Abstract
Dementia is an increasing problem for the aging population that incurs high medical costs, in part due to the lack of available treatment options. Accordingly, early detection is critical to potentially postpone symptoms and to prepare both healthcare providers and families for a patient's management needs. Current detection methods are typically costly or unreliable, and could greatly benefit from improved recognition of early dementia markers. Identification of such markers may be possible through computational analysis of patients' electronic clinical records. Prior work on has focused on structured data (e.g. test results), but these records often also contain natural language (text) data in the form of patient histories, visit summaries, or other notes, which may be valuable for disease prediction. This thesis has three main goals: to incorporate analysis of the aforementioned electronic medical texts into predictive models of dementia development, to explore the use of topic modeling as a form of interpretable dimensionality reduction to improve prediction and to characterize the texts, and to integrate these models with ones using structured data. This kind of computational modeling could be used in an automated screening system to identify and flag potentially problematic patients for assessment by clinicians. Results support the potential for unstructured clinical text data both as standalone predictors of dementia status when structured data are missing, and as complements to structured data.

+-------+

* Directions:
Why does the dementia abstract call early detection critical? Answer in one to three sentences. The lines that follow have no connection to the dementia abstract.

(Collection entries)

+-------+

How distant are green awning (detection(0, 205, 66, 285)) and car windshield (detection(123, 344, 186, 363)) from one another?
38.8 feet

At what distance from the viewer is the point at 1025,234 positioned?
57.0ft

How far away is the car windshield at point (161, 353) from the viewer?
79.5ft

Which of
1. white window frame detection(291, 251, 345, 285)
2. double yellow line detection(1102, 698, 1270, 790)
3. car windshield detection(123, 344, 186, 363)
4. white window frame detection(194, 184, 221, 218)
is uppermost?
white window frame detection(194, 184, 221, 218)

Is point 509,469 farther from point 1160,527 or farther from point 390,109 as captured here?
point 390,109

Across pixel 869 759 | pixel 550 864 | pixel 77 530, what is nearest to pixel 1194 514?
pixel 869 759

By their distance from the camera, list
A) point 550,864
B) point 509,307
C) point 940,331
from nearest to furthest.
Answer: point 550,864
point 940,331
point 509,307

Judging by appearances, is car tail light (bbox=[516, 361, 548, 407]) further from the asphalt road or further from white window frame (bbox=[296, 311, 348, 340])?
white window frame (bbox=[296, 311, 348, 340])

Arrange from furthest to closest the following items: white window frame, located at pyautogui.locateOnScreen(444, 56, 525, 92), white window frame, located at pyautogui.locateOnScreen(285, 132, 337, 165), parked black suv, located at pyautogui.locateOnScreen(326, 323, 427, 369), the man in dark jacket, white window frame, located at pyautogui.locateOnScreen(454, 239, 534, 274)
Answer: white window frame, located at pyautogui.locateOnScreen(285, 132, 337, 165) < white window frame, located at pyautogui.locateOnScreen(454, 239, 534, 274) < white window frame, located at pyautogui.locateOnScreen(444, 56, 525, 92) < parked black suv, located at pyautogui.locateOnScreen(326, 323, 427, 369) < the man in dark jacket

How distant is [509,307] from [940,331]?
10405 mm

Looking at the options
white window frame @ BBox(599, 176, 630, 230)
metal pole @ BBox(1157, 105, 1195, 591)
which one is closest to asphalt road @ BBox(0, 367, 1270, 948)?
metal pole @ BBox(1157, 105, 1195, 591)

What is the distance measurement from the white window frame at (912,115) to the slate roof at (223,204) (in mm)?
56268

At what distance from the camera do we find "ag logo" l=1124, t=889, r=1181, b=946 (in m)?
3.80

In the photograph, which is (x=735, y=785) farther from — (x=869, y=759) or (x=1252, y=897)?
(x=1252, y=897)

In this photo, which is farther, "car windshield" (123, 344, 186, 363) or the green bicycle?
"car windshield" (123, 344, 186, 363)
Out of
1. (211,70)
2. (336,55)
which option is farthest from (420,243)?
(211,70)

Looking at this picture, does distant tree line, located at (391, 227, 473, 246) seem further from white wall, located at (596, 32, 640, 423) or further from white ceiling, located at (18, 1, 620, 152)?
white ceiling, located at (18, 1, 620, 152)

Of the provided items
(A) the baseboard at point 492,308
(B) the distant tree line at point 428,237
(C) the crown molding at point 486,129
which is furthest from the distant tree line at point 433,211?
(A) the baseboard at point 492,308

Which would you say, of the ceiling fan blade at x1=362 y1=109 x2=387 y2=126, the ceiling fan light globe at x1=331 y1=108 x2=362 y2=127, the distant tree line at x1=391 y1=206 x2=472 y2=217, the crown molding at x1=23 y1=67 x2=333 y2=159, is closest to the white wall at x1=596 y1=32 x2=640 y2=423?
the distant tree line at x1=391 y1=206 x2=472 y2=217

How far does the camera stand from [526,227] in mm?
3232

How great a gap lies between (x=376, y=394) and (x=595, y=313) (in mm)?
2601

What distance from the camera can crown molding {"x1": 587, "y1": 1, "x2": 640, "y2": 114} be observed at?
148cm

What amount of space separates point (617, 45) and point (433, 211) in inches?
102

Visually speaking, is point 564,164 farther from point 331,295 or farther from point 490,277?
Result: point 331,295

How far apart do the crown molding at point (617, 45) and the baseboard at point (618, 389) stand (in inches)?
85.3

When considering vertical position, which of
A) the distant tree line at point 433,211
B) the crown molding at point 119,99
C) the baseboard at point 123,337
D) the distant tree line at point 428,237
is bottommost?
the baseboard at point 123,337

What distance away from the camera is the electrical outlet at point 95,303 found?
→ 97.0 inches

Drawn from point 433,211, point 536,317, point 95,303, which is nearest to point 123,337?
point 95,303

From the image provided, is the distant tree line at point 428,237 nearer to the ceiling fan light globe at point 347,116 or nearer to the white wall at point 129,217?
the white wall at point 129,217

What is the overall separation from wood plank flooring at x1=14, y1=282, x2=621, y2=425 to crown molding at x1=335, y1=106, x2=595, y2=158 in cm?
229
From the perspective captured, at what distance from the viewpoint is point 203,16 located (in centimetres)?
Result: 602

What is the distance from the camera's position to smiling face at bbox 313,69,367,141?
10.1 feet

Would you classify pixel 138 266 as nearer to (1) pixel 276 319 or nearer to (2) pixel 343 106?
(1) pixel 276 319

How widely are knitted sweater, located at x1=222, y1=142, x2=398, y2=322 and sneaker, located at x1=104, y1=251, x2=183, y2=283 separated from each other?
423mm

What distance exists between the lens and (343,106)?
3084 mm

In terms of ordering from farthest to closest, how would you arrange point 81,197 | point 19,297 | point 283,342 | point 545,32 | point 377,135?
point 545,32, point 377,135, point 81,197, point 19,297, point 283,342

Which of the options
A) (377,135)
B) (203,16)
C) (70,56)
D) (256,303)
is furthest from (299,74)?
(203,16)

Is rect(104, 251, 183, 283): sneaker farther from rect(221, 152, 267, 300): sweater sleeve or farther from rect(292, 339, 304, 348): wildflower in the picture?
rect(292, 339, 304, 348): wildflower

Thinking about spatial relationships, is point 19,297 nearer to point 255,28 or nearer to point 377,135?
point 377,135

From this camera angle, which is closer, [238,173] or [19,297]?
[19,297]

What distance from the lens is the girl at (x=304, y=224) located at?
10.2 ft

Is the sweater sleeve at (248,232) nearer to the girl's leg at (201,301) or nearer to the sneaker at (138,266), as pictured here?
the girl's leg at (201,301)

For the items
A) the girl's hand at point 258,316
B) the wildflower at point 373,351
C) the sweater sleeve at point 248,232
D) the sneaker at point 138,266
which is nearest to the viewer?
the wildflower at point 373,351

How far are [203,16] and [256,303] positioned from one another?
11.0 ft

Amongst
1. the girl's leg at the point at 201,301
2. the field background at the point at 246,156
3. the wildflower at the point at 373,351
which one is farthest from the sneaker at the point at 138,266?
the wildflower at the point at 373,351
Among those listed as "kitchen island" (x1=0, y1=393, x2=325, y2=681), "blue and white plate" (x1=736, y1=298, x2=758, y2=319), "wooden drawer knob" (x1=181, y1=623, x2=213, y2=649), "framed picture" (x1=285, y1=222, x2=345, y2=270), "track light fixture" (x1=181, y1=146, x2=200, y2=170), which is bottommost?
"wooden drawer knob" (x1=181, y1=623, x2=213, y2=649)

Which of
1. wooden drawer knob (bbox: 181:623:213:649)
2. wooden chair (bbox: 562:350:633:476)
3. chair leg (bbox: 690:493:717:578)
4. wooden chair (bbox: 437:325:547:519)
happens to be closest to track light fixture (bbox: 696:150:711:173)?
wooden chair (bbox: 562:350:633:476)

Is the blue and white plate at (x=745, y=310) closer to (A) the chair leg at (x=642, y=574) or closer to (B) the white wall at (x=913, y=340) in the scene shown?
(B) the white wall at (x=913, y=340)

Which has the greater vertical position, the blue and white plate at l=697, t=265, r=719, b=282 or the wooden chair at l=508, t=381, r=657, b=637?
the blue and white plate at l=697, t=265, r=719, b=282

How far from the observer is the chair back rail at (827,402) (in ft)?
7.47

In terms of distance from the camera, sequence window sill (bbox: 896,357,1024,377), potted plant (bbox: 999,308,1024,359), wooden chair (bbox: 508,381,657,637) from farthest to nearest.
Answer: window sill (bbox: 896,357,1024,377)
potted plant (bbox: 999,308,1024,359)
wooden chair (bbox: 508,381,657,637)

+-------+

* Answer space:
Early detection could potentially postpone symptoms and prepare both healthcare providers and families for a patient's management needs. That matters because dementia is an increasing problem for the aging population that incurs high medical costs, in part because few treatment options are available.